Some of them are fun caricatures and are meant not to be taken seriously …
Salmaan: Yes, it’s not something that any of us can ever control because anybody with a social media handle can write what they want … To be a film critic, there’s isn’t any study of film appreciation recommended or required. But here’s hoping that the ones who critic film would have a genuine for cinema and feel responsible for it. Just treat us with a little care and guide us. Even if we make mistakes, help us improve.
Balki: Since you love to read the minute-by-minute review of a hero’s entry, how about we do the same when you all review a film and we size up your first line or the first paragraph with comments like the opening sentence needs to be shorter … So the big question is where’s the critic’s critic? Where’s the person who says that this guy deserves three stars for his review or that guy deserves five stars for the review he did.
Salmaan: Even when you stay at a hotel, you have the option to rate them. But we don’t when it comes to reviews.
An interesting thought that should be considered by us … So, Dulquer what’s your role like?
Salmaan: I cannot reveal a lot about my role before its release. But I play this average Joe who’s quite forgettable. You might see him on a train or a bus, but you don’t really pay attention to him. Even in my school, there were so many students in my class who probably felt a little invisible. They may not have been excellent in studies or sports, and their personality never stood out. My character in this film belongs to that set. And this film was shot entirely in Bandra and though I have spent a lot of time in Bombay, it’s the first time I got to know it so well. We shot this film during the monsoons and it was just beautiful.
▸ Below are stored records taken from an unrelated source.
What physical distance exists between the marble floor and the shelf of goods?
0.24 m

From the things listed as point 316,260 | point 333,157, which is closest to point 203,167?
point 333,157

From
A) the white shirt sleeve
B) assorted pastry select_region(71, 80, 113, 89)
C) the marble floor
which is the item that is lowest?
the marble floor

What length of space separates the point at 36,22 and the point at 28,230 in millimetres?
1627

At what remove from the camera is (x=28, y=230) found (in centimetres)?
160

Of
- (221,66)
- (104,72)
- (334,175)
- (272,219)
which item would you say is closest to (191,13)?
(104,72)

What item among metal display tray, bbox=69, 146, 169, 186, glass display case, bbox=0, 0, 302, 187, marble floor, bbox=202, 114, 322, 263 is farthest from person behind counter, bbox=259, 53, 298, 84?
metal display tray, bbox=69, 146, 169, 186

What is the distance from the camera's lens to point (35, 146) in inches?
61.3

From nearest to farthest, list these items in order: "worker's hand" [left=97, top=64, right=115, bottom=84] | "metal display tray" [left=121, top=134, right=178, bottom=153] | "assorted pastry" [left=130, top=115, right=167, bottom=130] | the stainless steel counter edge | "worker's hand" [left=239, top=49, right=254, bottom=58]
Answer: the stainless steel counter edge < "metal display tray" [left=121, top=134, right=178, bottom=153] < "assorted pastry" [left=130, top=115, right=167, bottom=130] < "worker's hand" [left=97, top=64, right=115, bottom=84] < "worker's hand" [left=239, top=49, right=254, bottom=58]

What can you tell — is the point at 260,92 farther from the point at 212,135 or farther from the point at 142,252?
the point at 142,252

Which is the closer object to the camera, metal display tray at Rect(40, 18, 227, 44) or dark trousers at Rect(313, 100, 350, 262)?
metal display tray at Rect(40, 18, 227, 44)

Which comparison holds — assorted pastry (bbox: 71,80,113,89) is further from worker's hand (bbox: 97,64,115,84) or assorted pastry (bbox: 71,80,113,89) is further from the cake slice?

Balki: And just to add, this is not a critic-bashing film. It’s a very romantic film where everything seems normal. Bombay is beautiful and we are not showing the underworld of Bombay or its slums. It’s a ‘whydunit’ and not a ‘whodunit’. It’s not about who’s doing it, but why he’s doing it. It’s a fun thriller.
Don’t miss it!
‘Chup: The Revenge of the Artist’ is out in UAE cinemas on September 23.